La transformation des entreprises de contenu en entreprises techno-créatives est la voie à suivre pour prendre notre place dans le monde moderne. Bien que cela puisse sembler exagéré, il suffit de jeter un coup d'œil aux acteurs clés sur le marché, tels que Disney, Meta, ByteDance, Netflix, Amazon, Google, Spotify, Microsoft, Apple, Epic Games, et Comcast. Toutes ces entreprises, plateformes de contenus, ont une base technologique solide et une portée internationale. En d'autres termes, contrôler les canaux de distribution et la relation avec l’audience est devenu essentiel afin d’influencer la création de contenu et développer une certaine autonomie culturelle.
À mesure que le paysage des médias et du divertissement se redessine à vitesse grand V, les leaders de l'industrie doivent s’éloigner des méthodes traditionnelles et adopter une approche agile alimentée par les nouvelles technologies. Le Québec ne peut pas se soustraire à cette évidence.
Les grands leaders mondiaux accélèrent déjà l’exploitation des technologies immersives, d’intelligence artificielle, en plus de s’investir dans l’économie des créateurs pour créer de nouvelles façons d'interagir avec le public. Un public qui cherche et consomme autrement. Selon une étude de la réputée firme Bain & Co., près de la moitié des personnes âgées de 13 à 34 ans préféreraient socialiser avec leurs pairs dans les jeux vidéo plutôt que sur d’autres plateformes, incluant les relations humaines! D'ici 2030, la firme McKinsey estime que plus de 50 % des événements collectifs pourraient avoir lieu dans les mondes virtuels (métavers). On peut avoir notre propre opinion à ce sujet, mais on ne peut fuir cette réalité.

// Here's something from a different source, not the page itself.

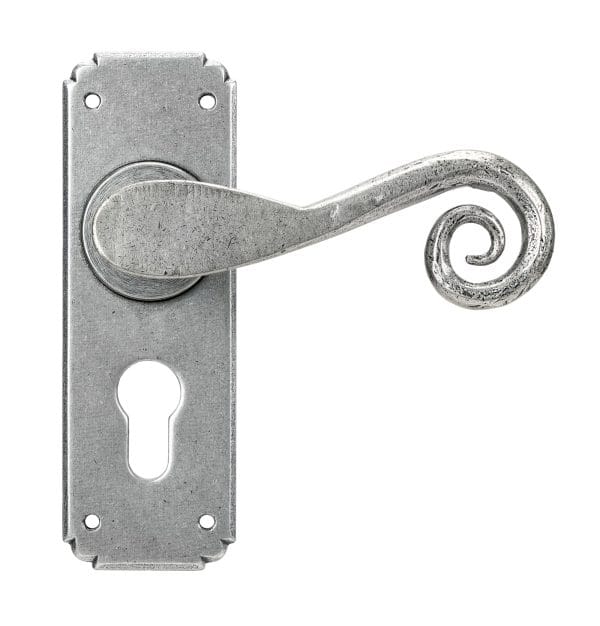 Pewter Monkeytail Lever Euro Lock Set 45592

À mesure que les frontières entre la technologie et le contenu deviennent de plus en plus fusionnelles, une chose est claire: le secteur tel qu’on le connait devra passer à l’ère des industries créatives 4.0.
Devant une perturbation inévitable de l'industrie, l’écosystème local doit réagir de manière proactive pour rester compétitif. Les industries créatives, qu'il s'agisse d'entreprises privées, d'entités publiques ou d'institutions culturelles, doivent adopter un plan d'action ambitieux axé sur l'innovation technologique et voir la planète comme terrain de jeu. À cet égard, nous pourrions nous inspirer de la stratégie sud-coréenne qui a conduit à l'oscarisation du film Parasite, à l'expansion rapide de son contenu, comme Squid Game, à la popularisation du esport, à la dominance dans le jeu vidéo, et à la montée en flèche de la musique K-Pop. Le succès international de la Corée du Sud est largement dû aux investissements croisés et aux synergies entre les créatifs et les experts en technologie du pays. Le monde gagnerait à savourer le génie et la créativité québécoise, les acteurs du secteur bénéficieraient à rayonner pleinement partout à travers la planète.
Le Québec et le Canada possèdent tous les éléments nécessaires pour prendre une place de choix sur l'échiquier moderne des industries créatives. L’avenue règlementaire et les aides d’urgence s’avèrent réparatrices, mais ne peuvent être les seules options. Nous devons miser sur notre audace, notre ingéniosité, notre ouverture sur le monde, et surtout, nous devons nous engager résolument à entreprendre différemment. On ne peut que subir les impacts des nouvelles technologies et de la mondialisation, il faut aussi en tirer profit et influencer positivement l’avenir des industries créatives avec nos valeurs québécoises. La meilleure défense est souvent l’attaque!